Sé que cada palabra que había dicho resonó de un extremo al otro del palacio de Susa y, poco antes de caer la noche, fui llamado a la presencia de la reina Atosa.

4

Se dice que nadie sabe a dónde llevan todos los corredores del palacio de Susa. Lo creo. Se dice también que hay exactamente diez mil habitaciones, lo cual dudo mucho. Supongo que si a Herodoto le contaran esta historia, diría luego que hay veinte mil.

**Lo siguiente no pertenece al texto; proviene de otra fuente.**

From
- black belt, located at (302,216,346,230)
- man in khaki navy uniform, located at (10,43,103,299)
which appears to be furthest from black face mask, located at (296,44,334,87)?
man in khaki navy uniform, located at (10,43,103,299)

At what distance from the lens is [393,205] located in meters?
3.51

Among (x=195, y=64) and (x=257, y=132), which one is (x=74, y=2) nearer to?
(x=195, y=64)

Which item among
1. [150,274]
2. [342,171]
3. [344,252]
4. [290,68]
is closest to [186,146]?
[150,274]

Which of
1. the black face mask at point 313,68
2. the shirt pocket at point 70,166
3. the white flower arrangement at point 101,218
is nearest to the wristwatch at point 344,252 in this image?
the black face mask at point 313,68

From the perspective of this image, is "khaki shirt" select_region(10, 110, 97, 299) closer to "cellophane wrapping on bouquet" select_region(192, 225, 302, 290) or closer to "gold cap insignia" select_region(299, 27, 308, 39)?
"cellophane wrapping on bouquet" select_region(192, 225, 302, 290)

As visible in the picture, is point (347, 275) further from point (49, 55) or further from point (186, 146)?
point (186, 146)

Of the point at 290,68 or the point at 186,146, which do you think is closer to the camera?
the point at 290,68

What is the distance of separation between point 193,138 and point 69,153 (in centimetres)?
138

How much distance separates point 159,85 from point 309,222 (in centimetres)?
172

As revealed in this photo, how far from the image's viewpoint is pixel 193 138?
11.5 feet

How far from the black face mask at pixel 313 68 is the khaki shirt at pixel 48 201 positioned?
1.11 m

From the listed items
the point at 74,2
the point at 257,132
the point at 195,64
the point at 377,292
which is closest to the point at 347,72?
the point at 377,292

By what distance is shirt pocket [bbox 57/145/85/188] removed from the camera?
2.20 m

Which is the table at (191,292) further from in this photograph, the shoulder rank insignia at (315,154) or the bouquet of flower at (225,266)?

Recuerdo que me condujeron por no menos de una milla de angostos, mohosos, mal iluminados corredores cuyos pisos tenían manchas de abominable rojo oscuro. Sin embargo, en ningún momento salimos de las habitaciones de las mujeres, en las que pronto dejaría de vivir: aproximadamente a los siete años, los niños persas salen del harén y quedan a cargo de los varones de la familia. Como Lais era toda mi familia en Susa, me permitieron vivir en el harén hasta la avanzada edad de nueve años. Aunque no se puede decir que Lais y yo viviéramos verdaderamente en el harén. En nuestro sórdido habitáculo, no vimos otras damas de la corte que las criadas.